- Bhonpur Location in West Bengal, India Bhonpur Bhonpur (India)
- Coordinates: 23°08′23″N 88°12′24″E﻿ / ﻿23.1396468°N 88.2066305°E
- Country: India
- State: West Bengal
- District: Hooghly
- Elevation: 20 m (66 ft)

Population (2011)
- • Total: 1,572

Languages
- • Official: Bengali, English
- Time zone: UTC+5:30 (IST)
- PIN: 712134
- Telephone code: 03213
- ISO 3166 code: IN-WB

= Bhonpur =

Bhonpur is a village that are located near Boinchi in Hooghly district, West Bengal, India. It is under Pandua police station. Approximately it is 3 km apart from this region's main town Boinchi.

==Origin of the village name==
It is said that a rock came over the soil. Soil is said Bhnui(ভুঁই) in the local language. So the village is named Bhonpur.

==Education==
There are two primary schools and a higher secondary school. The name of the higher secondary school is Bhonpur Jajneswar Vidyapith (ESTD: 1953). The name of the primary schools are Bhonpur Primary School & Chetua Primary School. There is a B.Ed. College in the village named Binita Mohanta College of Education. It was established in 2013.

==Population==
Bhonpur is a large village with total 529 families residing. The Bhonpur village has population of 2410 of which 1195 are males while 1215 are females as per Population Census 2011.

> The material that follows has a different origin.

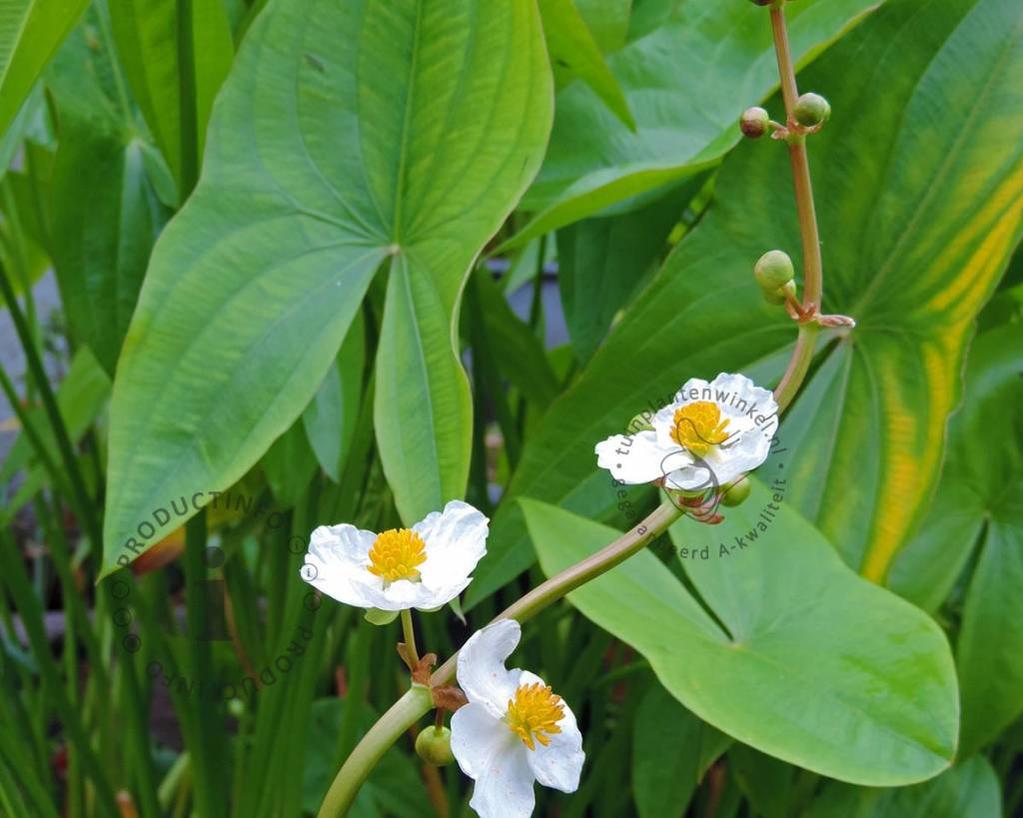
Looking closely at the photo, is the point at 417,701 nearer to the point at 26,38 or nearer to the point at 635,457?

In Bhonpur village, the population of children aged 0-6 is 235, which makes up 9.75% of total population. The average sex ratio of Bhonpur is 1017 which is higher than West Bengal state average of 950. The child sex ratio for the Bhonpur as per census is 1217, which is higher than the West Bengal average of 956.

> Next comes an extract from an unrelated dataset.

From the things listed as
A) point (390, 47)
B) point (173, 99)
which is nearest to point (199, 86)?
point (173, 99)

Bhonpur village has lower literacy rate compared to West Bengal. In 2011, literacy rate of Bhonpur village was 67.77% compared to 76.26% of West Bengal. In Bhonpur male literacy stands at 78.15% while the female literacy rate was 57.37%.

===Caste factor===
In Bhonpur village, most of the villagers are from Schedule Caste (SC). Schedule Caste (SC) constitutes 51.00% while Schedule Tribe (ST) were 21.12% of total population in Bhonpur village.

===Work Profile===
In Bhonpur village out of total population, 1147 were engaged in work activities. 36.79% of workers describe their work as Main Work (Employment or Earning more than 6 Months) while 63.21% were involved in Marginal activity providing livelihood for less than 6 months. Of 1147 workers engaged in Main Work, 80 were cultivators (owner or co-owner) while 199 were Agricultural labourer.

==Transport==
Boinchi is the nearest railway station of Bhonpur. Boinchi-Kalna road ( STATE HIGHWAY NO 11 ) passed through edge of this village.

==Festivals==
Durga Puja, Lakshmi Puja, Sarswati Puja is the main festivals here. Moreover, a local festival named Padmabati Jhanpan also occurs.

==Economy==
Most of the villagers are cultivators. There is a rice mill in the village. Its name is Malati Rice Mill. It is established in 2013.